Kutipan Sumber:

◆ ◆ ◆ ◆

Melepas Timor Timur dari Indonesia: Sebuah Kesaksian BJ Habibie

Referendum Timor Timur menjadi polemik

"Masalah Timor Timur sudah harus diselesaikan sebelum Presiden ke-4 RI dipilih, sehingga yang bersangkutan dapat mencurahkan perhatian kepada penyelesaian masalah nasional dan reformasi yang sedang kita hadapi."

Jakarta, IDN Times - Salah satu kebijakan sarat akan polemik yang diputuskan Presiden ke-3 Republik Indonesia BJ Habibie, adalah referendum atau melepaskan Timor Timur (TimTim) dari Indonesia. Dalam buku berjudul Detik-Detik yang Menentukan, Habibie menceritakan mengapa bumi Loro Sae ini harus menjadi bagian dari Indonesia atau justru menjadi negara yang merdeka.

Tidak seperti Indonesia yang dijajah Belanda, negara yang menjajah TimTim adalah Portugal. Pada 1974, Revolusi Bunga terjadi di Portugal yang menyebabkan distabilitas politik di dalam negeri. Portugal semakin kewalahan menghadapi pemberontakan di negara-negara jajahan di Afrika. Masyarakat TimTim memanfaatkan momen tersebut, untuk memproklamirkan berdirinya suatu bangsa yang merdeka melalui pembentukan partai politik.

◆ ◆ ◆ ◆

Data Terkumpul:
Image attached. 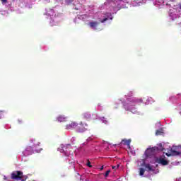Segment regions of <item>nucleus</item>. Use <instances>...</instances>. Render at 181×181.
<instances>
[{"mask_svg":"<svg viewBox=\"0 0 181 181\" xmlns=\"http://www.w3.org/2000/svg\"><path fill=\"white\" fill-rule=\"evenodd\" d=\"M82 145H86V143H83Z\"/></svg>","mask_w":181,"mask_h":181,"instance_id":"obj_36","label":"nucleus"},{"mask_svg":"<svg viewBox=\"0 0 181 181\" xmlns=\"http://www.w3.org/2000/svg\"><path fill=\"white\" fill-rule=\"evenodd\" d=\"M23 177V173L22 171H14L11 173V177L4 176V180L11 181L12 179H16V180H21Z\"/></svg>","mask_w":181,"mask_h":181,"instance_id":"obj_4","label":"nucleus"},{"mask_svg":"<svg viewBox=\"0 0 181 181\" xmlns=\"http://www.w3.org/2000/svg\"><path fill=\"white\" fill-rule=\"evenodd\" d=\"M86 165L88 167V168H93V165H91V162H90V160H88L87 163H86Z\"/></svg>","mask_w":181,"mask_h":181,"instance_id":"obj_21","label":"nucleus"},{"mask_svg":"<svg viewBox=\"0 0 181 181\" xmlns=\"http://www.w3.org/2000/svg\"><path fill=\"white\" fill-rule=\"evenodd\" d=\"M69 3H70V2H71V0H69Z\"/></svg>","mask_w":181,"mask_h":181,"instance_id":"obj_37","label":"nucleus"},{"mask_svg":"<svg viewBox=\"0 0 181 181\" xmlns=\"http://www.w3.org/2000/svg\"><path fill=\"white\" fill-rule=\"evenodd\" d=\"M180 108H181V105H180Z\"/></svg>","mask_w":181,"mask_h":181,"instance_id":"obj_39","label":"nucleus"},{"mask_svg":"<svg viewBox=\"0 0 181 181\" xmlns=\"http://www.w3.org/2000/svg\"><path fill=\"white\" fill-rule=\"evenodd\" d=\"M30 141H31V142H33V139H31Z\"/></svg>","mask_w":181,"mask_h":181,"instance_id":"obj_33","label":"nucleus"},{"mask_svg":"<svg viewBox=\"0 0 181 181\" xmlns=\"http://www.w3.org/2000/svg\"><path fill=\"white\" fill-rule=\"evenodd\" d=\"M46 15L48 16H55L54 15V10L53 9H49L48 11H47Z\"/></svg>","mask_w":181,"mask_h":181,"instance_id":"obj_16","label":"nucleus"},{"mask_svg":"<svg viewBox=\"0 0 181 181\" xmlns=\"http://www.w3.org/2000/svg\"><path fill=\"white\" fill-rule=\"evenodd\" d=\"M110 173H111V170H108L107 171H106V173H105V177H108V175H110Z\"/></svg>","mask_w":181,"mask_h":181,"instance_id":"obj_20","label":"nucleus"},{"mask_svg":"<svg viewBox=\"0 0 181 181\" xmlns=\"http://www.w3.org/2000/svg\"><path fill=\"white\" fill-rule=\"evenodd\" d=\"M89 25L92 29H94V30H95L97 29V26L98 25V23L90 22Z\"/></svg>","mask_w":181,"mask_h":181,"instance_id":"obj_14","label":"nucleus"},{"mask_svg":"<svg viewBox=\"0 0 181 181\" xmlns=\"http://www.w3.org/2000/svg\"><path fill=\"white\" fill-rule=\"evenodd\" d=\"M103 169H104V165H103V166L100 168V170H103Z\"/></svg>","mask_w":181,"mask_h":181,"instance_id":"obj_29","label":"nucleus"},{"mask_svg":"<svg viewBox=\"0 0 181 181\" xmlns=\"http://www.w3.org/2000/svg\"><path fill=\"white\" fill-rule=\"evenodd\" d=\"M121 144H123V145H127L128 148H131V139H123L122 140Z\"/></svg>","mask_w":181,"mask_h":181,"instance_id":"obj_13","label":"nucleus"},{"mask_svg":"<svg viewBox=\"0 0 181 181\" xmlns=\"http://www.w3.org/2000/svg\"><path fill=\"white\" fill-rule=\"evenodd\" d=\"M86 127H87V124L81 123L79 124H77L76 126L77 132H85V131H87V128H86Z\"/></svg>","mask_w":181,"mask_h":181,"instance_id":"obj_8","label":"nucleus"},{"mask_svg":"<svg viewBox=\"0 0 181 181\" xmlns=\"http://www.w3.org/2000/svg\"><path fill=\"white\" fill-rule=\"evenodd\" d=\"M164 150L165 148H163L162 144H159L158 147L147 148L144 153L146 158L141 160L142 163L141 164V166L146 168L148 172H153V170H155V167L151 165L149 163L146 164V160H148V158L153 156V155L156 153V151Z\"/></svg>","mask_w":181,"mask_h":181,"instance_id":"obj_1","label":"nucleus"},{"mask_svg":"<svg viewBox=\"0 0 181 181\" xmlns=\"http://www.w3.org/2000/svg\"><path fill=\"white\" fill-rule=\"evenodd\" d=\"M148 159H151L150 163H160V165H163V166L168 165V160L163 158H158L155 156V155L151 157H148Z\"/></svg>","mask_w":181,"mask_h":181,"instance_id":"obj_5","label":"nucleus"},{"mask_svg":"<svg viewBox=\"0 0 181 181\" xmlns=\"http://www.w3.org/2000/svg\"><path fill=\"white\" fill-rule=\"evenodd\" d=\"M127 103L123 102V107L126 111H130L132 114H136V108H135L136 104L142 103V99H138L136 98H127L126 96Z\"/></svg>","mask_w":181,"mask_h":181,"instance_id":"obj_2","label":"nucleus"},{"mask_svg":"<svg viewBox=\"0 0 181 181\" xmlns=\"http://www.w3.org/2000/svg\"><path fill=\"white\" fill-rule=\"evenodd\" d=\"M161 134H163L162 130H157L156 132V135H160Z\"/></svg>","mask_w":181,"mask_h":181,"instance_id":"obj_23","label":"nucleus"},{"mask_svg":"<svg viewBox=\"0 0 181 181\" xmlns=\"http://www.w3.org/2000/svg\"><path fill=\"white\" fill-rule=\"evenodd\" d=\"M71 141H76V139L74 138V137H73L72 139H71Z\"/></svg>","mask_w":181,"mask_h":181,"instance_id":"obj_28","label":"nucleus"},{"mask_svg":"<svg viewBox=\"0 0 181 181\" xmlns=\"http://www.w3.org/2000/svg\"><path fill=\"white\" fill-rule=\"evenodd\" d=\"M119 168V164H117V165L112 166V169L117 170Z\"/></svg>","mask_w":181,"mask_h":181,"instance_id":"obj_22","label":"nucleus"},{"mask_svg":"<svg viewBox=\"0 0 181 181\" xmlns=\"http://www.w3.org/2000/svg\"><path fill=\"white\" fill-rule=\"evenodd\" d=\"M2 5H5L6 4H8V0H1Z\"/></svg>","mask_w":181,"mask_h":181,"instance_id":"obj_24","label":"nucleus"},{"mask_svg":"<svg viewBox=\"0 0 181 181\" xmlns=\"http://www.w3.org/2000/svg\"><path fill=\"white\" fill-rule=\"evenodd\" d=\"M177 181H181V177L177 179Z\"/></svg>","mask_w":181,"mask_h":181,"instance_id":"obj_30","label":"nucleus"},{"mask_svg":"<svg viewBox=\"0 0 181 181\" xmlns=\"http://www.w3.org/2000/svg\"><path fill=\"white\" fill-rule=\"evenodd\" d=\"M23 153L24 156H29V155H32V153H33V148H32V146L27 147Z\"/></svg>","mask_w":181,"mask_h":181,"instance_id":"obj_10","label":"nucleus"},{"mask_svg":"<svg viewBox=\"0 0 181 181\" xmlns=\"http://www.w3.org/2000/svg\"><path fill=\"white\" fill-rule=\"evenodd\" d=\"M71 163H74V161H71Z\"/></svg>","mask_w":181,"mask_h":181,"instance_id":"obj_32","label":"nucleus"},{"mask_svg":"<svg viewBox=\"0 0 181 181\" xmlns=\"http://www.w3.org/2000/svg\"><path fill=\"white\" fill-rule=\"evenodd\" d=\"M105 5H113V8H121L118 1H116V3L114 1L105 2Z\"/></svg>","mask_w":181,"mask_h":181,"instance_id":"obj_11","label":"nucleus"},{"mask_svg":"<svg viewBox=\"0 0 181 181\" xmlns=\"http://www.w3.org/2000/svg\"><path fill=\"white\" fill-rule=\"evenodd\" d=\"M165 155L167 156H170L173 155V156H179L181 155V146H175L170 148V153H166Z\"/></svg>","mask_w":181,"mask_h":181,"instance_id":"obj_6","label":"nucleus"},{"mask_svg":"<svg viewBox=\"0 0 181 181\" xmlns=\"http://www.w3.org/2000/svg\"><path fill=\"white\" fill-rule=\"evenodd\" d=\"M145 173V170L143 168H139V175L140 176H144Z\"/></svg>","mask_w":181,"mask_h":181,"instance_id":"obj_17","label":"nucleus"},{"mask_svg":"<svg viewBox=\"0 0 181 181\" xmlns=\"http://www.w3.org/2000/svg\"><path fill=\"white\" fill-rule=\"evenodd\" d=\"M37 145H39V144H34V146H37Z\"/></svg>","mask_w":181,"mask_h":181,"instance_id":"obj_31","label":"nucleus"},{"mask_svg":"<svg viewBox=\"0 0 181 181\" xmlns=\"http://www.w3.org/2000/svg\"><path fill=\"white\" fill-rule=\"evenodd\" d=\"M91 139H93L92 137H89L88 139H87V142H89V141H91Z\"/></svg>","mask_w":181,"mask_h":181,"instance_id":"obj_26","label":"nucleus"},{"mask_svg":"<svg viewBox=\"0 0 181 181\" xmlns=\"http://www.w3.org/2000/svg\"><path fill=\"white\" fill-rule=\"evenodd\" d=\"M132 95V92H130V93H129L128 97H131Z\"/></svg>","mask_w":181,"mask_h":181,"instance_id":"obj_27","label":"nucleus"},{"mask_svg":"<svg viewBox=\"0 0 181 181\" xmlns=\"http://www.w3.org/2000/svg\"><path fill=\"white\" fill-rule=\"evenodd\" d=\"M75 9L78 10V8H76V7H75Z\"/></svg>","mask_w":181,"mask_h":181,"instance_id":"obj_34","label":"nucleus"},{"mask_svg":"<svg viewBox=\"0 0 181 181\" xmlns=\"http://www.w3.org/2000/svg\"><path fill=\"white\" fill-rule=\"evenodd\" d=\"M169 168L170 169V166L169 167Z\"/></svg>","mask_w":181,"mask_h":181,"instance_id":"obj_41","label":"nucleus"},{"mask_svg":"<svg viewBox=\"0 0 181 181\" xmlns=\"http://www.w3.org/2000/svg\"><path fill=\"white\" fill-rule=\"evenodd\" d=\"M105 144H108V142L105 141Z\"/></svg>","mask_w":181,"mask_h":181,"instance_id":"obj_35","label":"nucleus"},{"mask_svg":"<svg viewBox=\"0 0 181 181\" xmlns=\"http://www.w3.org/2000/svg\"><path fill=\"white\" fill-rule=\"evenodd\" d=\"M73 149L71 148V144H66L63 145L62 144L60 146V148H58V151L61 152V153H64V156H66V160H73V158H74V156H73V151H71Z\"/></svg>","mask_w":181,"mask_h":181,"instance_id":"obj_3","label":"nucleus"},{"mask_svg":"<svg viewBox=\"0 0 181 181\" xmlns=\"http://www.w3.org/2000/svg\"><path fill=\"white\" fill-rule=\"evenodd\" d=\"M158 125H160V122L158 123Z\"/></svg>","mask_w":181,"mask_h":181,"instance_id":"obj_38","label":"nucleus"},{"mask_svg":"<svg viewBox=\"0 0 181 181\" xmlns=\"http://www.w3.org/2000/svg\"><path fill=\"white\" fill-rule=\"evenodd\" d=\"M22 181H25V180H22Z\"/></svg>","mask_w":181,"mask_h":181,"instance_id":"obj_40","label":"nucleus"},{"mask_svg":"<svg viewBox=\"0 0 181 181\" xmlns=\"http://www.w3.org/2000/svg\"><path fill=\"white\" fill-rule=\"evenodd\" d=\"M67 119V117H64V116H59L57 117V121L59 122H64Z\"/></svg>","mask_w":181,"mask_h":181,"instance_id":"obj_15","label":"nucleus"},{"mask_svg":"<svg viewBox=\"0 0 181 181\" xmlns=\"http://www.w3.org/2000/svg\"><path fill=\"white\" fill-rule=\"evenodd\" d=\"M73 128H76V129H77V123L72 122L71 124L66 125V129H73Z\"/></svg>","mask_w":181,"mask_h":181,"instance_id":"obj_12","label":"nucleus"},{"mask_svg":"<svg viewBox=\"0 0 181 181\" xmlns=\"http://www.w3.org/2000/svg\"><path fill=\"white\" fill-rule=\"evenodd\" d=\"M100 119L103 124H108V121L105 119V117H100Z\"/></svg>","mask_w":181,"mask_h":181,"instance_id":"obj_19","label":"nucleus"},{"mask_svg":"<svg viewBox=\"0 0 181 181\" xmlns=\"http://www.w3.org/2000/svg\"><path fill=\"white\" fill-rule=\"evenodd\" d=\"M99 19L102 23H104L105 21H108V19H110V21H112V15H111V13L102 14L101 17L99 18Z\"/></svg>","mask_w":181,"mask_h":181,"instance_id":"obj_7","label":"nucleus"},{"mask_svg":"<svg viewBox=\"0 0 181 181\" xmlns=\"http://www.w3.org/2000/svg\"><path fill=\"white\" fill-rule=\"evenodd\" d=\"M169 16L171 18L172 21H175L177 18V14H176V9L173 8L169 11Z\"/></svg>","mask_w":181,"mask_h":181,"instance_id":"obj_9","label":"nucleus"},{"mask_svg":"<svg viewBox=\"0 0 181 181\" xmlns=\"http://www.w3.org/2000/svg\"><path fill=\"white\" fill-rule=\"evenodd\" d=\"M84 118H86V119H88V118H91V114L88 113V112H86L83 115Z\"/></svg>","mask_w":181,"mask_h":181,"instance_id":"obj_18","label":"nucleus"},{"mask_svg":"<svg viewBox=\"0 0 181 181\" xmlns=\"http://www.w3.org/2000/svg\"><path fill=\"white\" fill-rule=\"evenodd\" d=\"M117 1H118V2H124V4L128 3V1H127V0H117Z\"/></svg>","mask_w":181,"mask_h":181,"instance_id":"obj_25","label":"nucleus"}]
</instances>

◆ ◆ ◆ ◆

Soal Singkat: Menurut kutipan tentang pelepasan Timor Timur, dalam buku apa Habibie menceritakan alasan di balik referendum tersebut?

Hasil Pengerjaan: Buku berjudul Detik-Detik yang Menentukan.